Tarantino grew up as a devoted film fan and worked at Video Archives, a video rental store, while training to act. His career began in the late 1980s, when he wrote and directed My Best Friend’s Birthday, the screenplay of which formed the basis for True Romance. In the early 1990s, he began his career as an independent filmmaker with the release of Reservoir Dogs in 1992; regarded as a classic and cult hit, it was called the “Greatest Independent Film of All Time” by Empire. Its popularity was boosted by his second film, Pulp Fiction (1994), a black-comedy crime film that was a major success both among critics and audiences. Judged the greatest film from 1983–2008 by Entertainment Weekly, many critics and scholars have named it one of the most significant works of modern cinema. For his next effort, Tarantino paid homage to the blaxploitation films of the 1970s with Jackie Brown (1997), an adaptation of the novel Rum Punch.
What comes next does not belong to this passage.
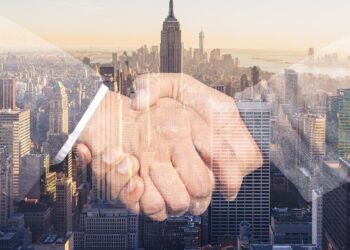 E se não tiver Convenção Coletiva de Trabalho?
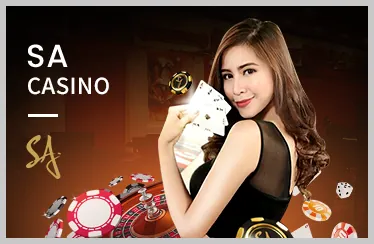 Game Bắn Cá Kubet777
Kill Bill, a highly stylized “revenge flick” in the cinematic traditions of Kung fu films, Japanese martial arts, spaghetti Westerns and Italian horror, followed six years later, and was released as two films: Volume 1 in 2003 and Volume 2 in 2004. Tarantino directed Death Proof (2007) as part of a double feature with friend Robert Rodriguez, under the collective title Grindhouse. His long-postponed Inglourious Basterds, which tells the fictional alternate history story of two plots to assassinate Nazi Germany’s political leadership, was released in 2009 to positive reviews. After that came 2012’s critically acclaimed Django Unchained, a Western film set in the antebellum era of the Deep South. It became the highest-grossing film of his career so far, making over $425 million at the box office. His eighth film, the mystery Western The Hateful Eight, was released in its roadshow version December 25, 2015, in 70 mm film format, complete with opening “overture” and halfway-point intermission, after the fashion of big-budget films of the 1960s and early 1970s.
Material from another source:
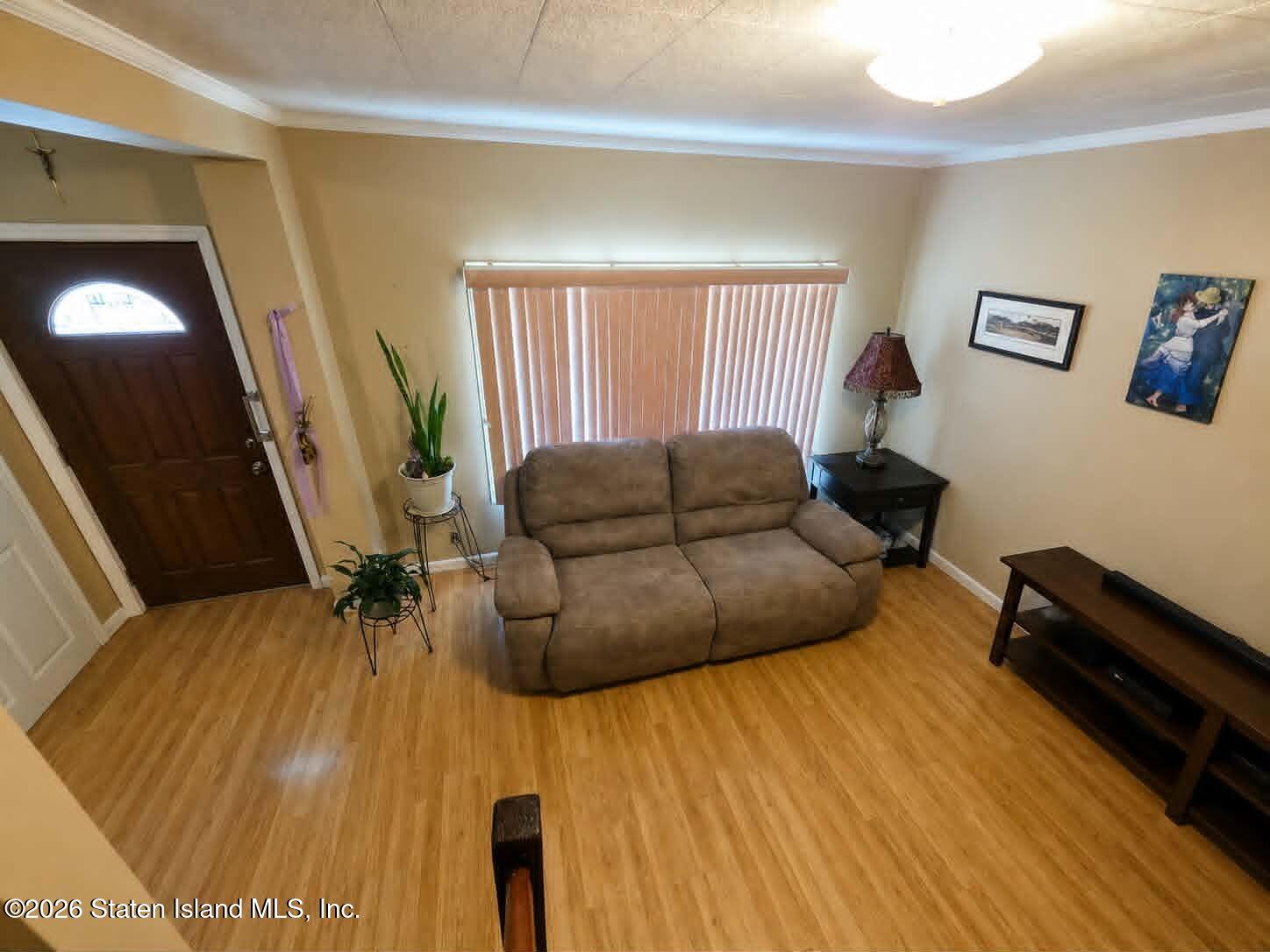 35 Shelley Avenue Image 5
Tarantino’s films have garnered both critical and commercial success. He has received many industry awards, including two Academy Awards, two Golden Globe Awards, two BAFTA Awards and the Palme d’Or, and has been nominated for an Emmy and a Grammy. He was named one of the 100 Most Influential People in the World by Time in 2005. Filmmaker and historian Peter Bogdanovich has called him “the single most influential director of his generation”. In December 2015, Tarantino received a star on the Hollywood Walk of Fame for his contributions to the film industry.